[Given exercise] Copy out the lines below word for word, starting with the line that contains "What is the lowest object among" and going on through the very last line.

[Provided information]
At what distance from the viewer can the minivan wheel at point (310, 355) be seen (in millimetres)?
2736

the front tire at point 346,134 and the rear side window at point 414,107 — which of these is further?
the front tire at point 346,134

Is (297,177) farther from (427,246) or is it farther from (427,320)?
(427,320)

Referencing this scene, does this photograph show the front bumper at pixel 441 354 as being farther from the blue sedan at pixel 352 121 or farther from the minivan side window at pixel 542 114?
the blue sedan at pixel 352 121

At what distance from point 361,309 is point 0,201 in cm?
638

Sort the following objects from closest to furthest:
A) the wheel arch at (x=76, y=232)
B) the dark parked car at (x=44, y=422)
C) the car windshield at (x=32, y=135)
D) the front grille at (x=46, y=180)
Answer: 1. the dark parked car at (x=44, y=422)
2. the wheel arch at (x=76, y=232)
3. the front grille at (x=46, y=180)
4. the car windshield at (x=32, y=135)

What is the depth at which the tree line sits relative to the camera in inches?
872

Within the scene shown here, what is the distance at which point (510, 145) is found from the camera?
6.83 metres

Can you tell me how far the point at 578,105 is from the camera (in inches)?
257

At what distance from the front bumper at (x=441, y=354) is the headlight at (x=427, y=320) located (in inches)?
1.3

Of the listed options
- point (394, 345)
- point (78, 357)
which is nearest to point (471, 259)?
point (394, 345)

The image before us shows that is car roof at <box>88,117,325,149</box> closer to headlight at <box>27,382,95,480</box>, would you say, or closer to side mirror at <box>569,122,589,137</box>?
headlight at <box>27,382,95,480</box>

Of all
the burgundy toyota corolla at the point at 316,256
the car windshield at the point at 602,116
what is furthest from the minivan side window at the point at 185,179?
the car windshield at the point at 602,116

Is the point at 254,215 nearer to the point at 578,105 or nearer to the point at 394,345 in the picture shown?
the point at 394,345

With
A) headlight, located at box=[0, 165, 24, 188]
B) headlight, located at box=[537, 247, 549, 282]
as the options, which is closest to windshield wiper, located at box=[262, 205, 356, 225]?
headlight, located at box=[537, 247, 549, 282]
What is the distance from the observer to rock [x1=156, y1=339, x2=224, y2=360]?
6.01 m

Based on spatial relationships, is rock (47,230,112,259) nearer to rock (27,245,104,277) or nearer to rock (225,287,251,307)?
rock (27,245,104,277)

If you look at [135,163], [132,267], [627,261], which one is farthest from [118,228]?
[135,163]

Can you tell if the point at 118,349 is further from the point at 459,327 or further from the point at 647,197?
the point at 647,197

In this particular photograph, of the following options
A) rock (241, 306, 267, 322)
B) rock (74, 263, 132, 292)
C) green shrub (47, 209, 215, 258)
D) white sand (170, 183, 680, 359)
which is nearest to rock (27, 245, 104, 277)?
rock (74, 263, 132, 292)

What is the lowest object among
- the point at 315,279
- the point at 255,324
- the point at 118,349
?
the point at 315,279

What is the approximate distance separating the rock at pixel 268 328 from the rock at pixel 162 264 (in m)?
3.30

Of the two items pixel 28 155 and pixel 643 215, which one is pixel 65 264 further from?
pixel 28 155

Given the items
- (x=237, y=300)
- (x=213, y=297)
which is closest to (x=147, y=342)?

[Correct response]
What is the lowest object among
- the point at 315,279
- the point at 255,324
- the point at 118,349
?
the point at 315,279

What is the approximate distance separating the rock at pixel 268 328 from the rock at pixel 162 264 (in m)?
3.30

Of the two items pixel 28 155 and pixel 643 215, which one is pixel 65 264 further from?
pixel 28 155

Given the items
- (x=237, y=300)
- (x=213, y=297)
which is closest to (x=147, y=342)?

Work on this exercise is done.